* PASSAGE:
>>>>>
Implementing dm-verity

Android 4.4 and higher supports Verified Boot through the optional device-mapper-verity (dm-verity) kernel feature, which provides transparent integrity checking of block devices. dm-verity helps prevent persistent rootkits that can hold onto root privileges and compromise devices. This feature helps Android users be sure when booting a device it is in the same state as when it was last used.

Potentially Harmful Applications (PHAs) with root privileges can hide from detection programs and otherwise mask themselves. The rooting software can do this because it is often more privileged than the detectors, enabling the software to "lie" to the detection programs.

The dm-verity feature lets you look at a block device, the underlying storage layer of the file system, and determine if it matches its expected configuration. It does this using a cryptographic hash tree. For every block (typically 4k), there is a SHA256 hash.

Because the hash values are stored in a tree of pages, only the top-level "root" hash must be trusted to verify the rest of the tree. The ability to modify any of the blocks would be equivalent to breaking the cryptographic hash. See the following diagram for a depiction of this structure.

dm-verity-hash-table

Figure 1. dm-verity hash table

A public key is included on the boot partition, which must be verified externally by the device manufacturer. That key is used to verify the signature for that hash and confirm the device's system partition is protected and unchanged.

Operation

dm-verity protection lives in the kernel. So if rooting software compromises the system before the kernel comes up, it will retain that access. To mitigate this risk, most manufacturers verify the kernel using a key burned into the device. That key is not changeable once the device leaves the factory.

Manufacturers use that key to verify the signature on the first-level bootloader, which in turn verifies the signature on subsequent levels, the application bootloader and eventually the kernel. Each manufacturer wishing to take advantage of verified boot should have a method for verifying the integrity of the kernel. Assuming the kernel has been verified, the kernel can look at a block device and verify it as it is mounted.

One way of verifying a block device is to directly hash its contents and compare them to a stored value. However, attempting to verify an entire block device can take an extended period and consume much of a device's power. Devices would take long periods to boot and then be significantly drained prior to use.

Instead, dm-verity verifies blocks individually and only when each one is accessed. When read into memory, the block is hashed in parallel. The hash is then verified up the tree. And since reading the block is such an expensive operation, the latency introduced by this block-level verification is comparatively nominal.
<<<<<
* PROVIDED DATA:
>>>>>
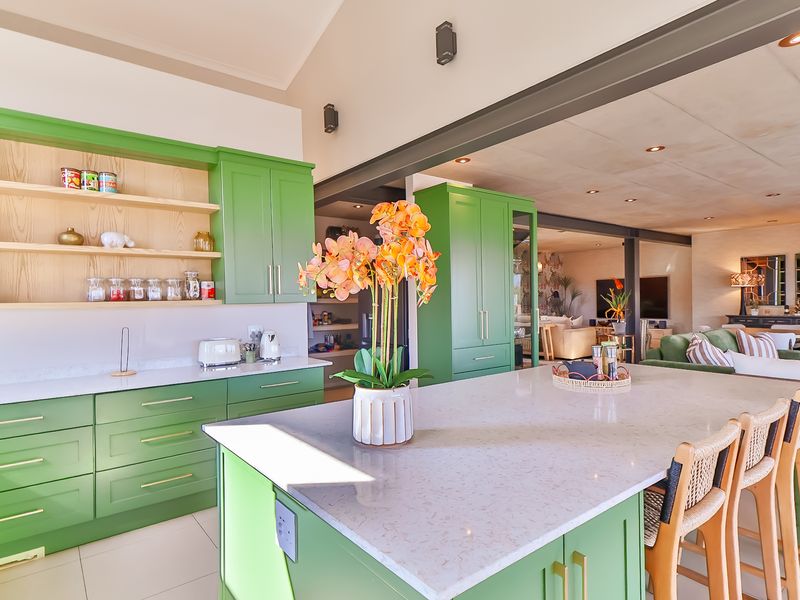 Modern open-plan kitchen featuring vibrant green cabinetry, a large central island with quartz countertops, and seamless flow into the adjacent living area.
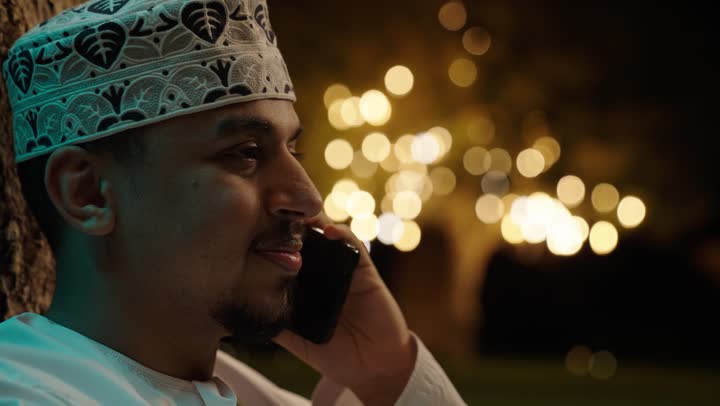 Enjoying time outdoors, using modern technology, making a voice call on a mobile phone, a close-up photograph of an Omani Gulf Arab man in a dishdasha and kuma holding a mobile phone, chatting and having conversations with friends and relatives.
<<<<<
* EXERCISE REQUIREMENTS: Transcribe the passage on dm-verity between "A public key" and "leaves the factory.", inclusive.

* ANSWER BOX:
A public key is included on the boot partition, which must be verified externally by the device manufacturer. That key is used to verify the signature for that hash and confirm the device's system partition is protected and unchanged.

Operation

dm-verity protection lives in the kernel. So if rooting software compromises the system before the kernel comes up, it will retain that access. To mitigate this risk, most manufacturers verify the kernel using a key burned into the device. That key is not changeable once the device leaves the factory.